▶ **What needs to be done**
Could you set down the lines from the first line of the entries below through the line with "Biography - Beast Of The Ukraine", exactly and with no pictures?

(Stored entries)
::::::::::
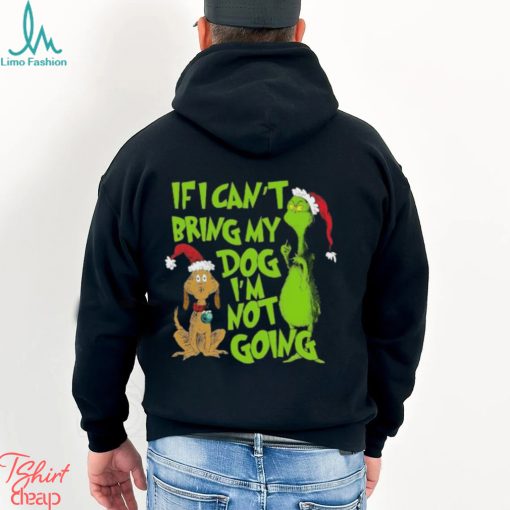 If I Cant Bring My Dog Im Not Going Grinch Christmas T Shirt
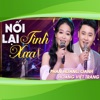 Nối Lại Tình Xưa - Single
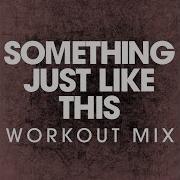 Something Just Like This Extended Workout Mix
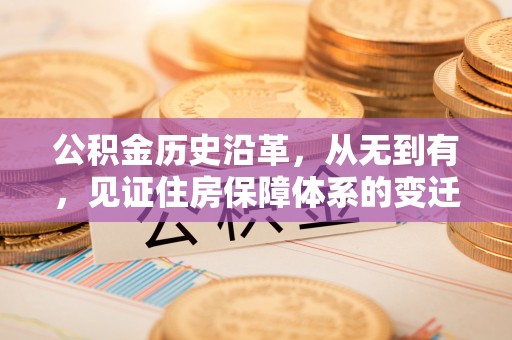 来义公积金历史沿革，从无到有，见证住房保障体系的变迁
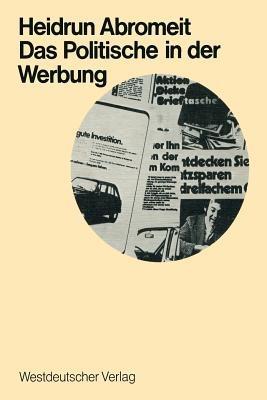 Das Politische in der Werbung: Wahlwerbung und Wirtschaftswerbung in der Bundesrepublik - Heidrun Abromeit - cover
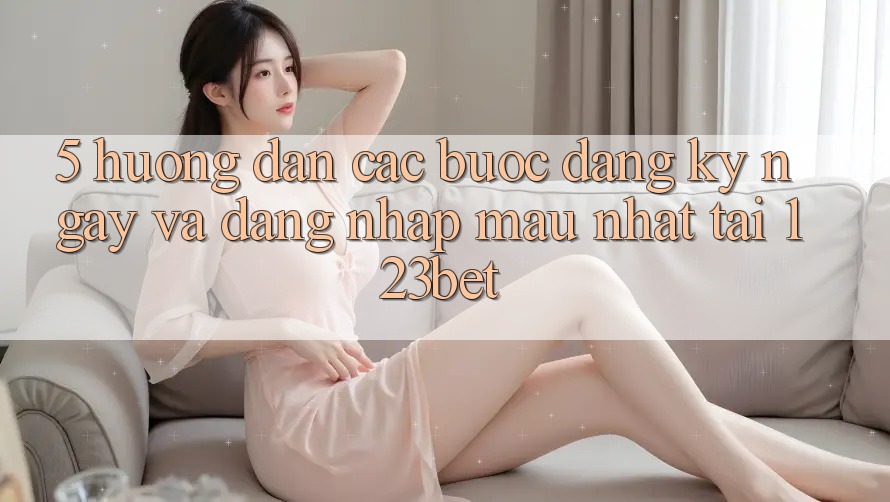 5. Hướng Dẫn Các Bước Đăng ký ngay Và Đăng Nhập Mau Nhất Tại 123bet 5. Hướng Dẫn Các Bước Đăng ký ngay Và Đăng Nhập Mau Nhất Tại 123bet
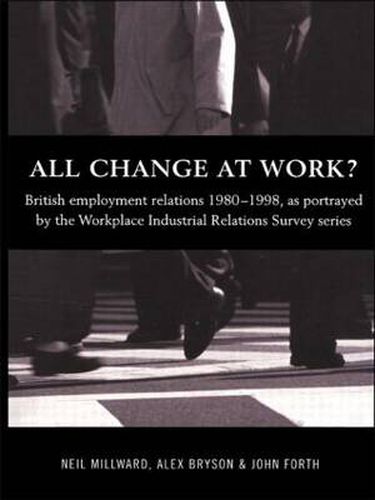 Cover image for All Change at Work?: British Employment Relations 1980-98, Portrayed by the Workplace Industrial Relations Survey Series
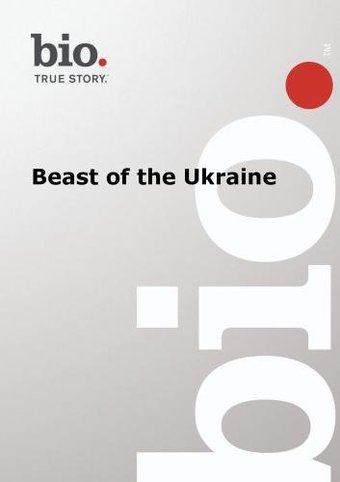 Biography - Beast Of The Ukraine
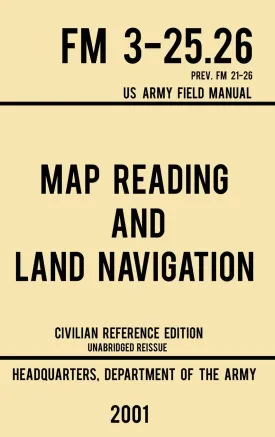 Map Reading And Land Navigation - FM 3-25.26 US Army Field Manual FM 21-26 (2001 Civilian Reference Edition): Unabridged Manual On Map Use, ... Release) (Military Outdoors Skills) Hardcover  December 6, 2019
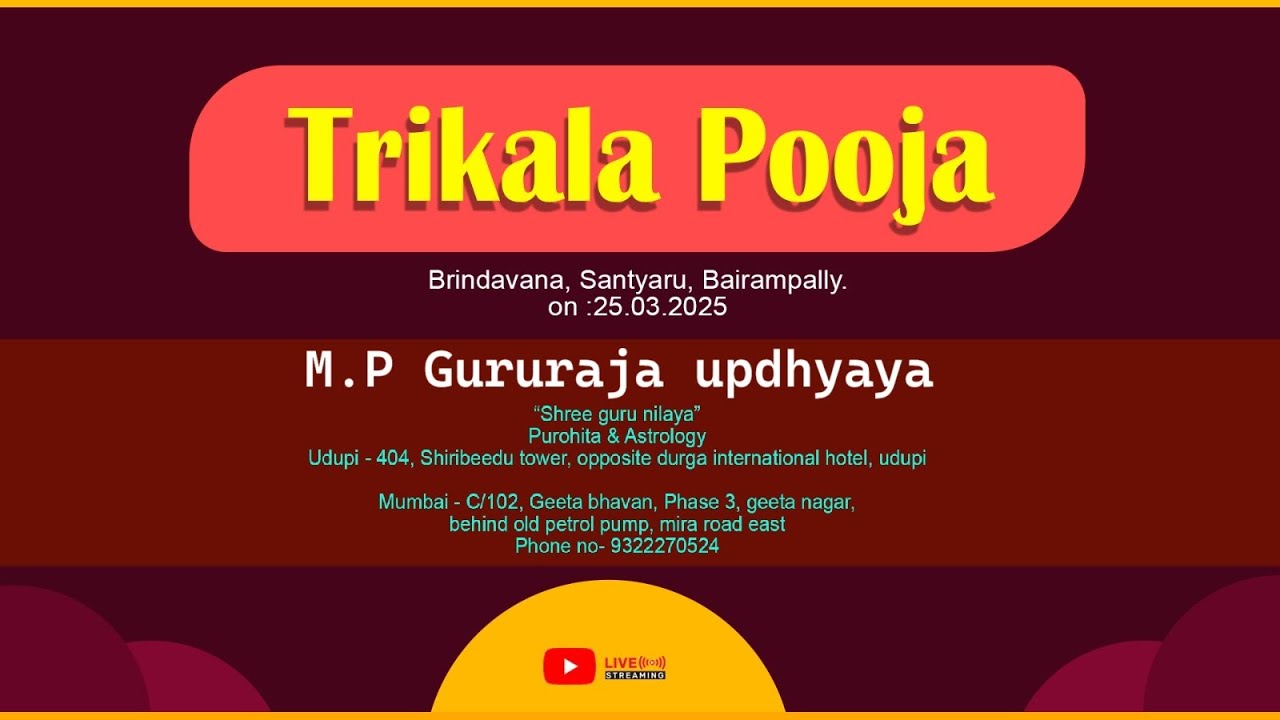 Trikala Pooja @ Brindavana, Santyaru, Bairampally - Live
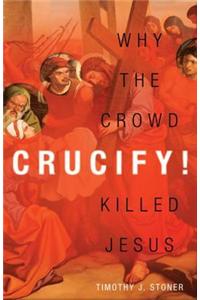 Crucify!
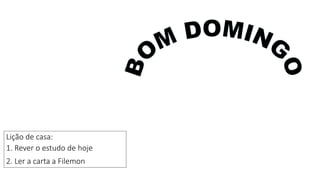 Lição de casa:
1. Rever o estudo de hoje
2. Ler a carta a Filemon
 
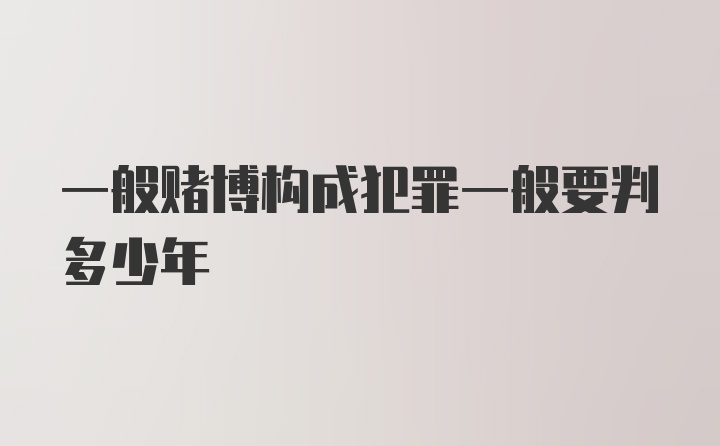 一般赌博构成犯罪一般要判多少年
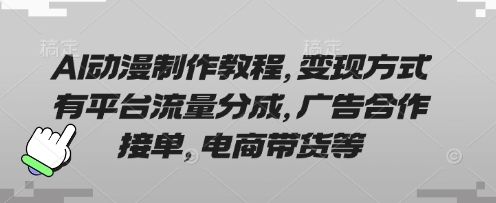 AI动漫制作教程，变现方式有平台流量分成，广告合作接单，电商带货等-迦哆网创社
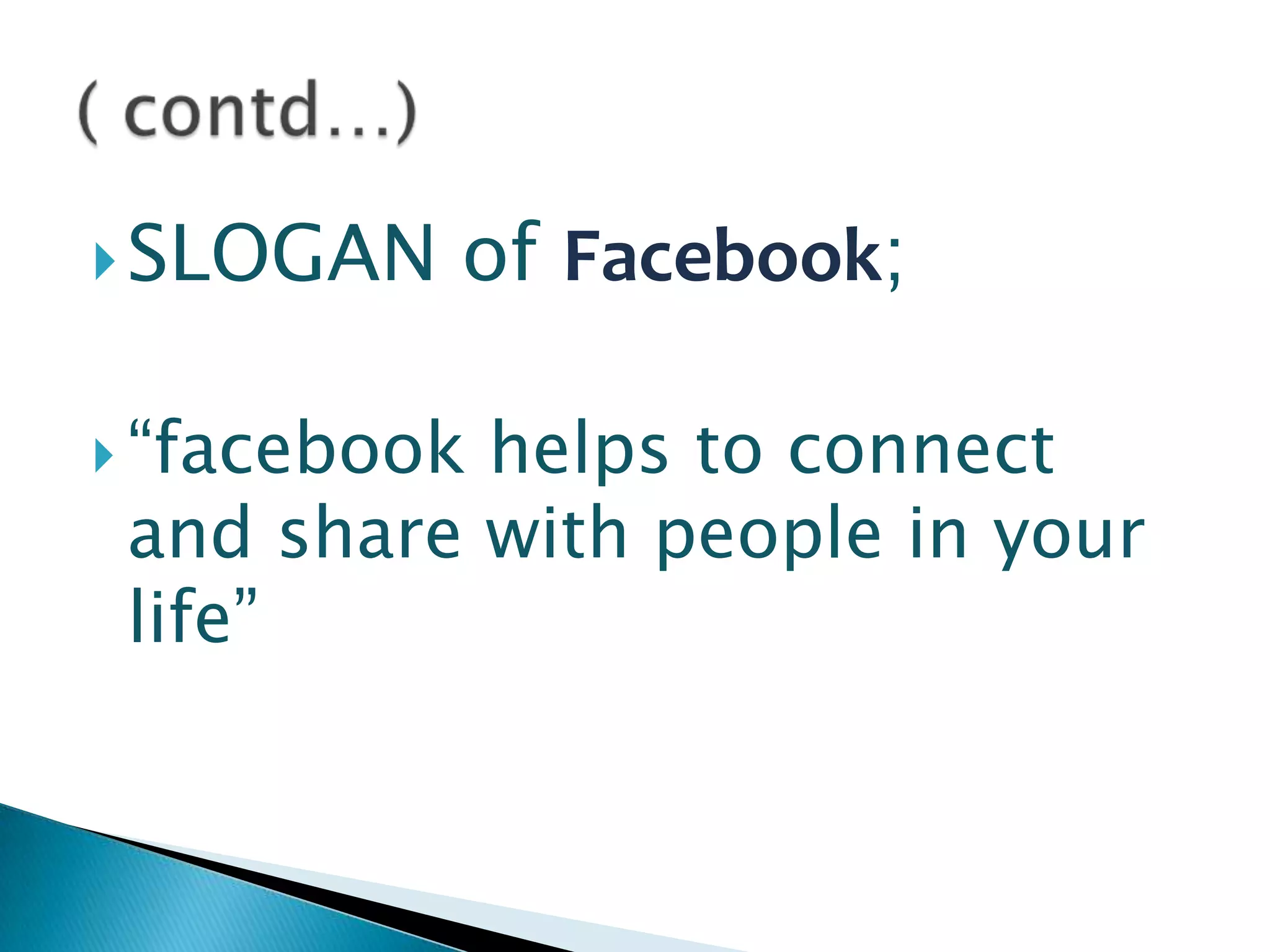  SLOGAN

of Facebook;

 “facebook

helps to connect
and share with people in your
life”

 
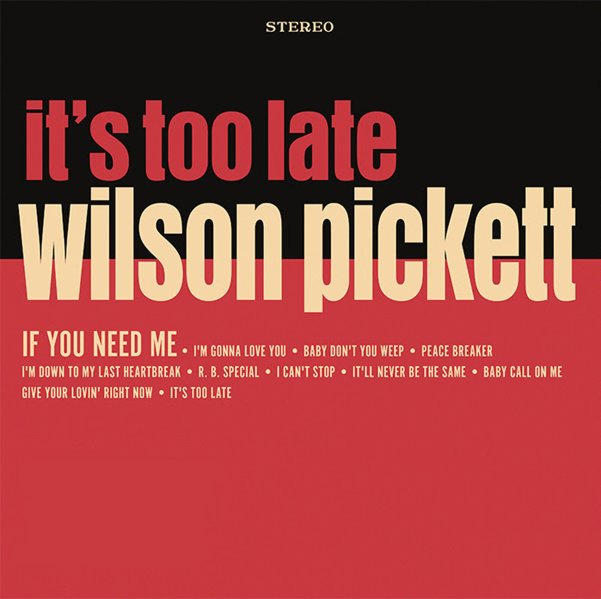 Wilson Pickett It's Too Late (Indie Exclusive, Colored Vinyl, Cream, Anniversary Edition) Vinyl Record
::::::::::
▶ **Written response**
 If I Cant Bring My Dog Im Not Going Grinch Christmas T Shirt
 Nối Lại Tình Xưa - Single
 Something Just Like This Extended Workout Mix
 来义公积金历史沿革，从无到有，见证住房保障体系的变迁
 Das Politische in der Werbung: Wahlwerbung und Wirtschaftswerbung in der Bundesrepublik - Heidrun Abromeit - cover
 5. Hướng Dẫn Các Bước Đăng ký ngay Và Đăng Nhập Mau Nhất Tại 123bet 5. Hướng Dẫn Các Bước Đăng ký ngay Và Đăng Nhập Mau Nhất Tại 123bet
 Cover image for All Change at Work?: British Employment Relations 1980-98, Portrayed by the Workplace Industrial Relations Survey Series
 Biography - Beast Of The Ukraine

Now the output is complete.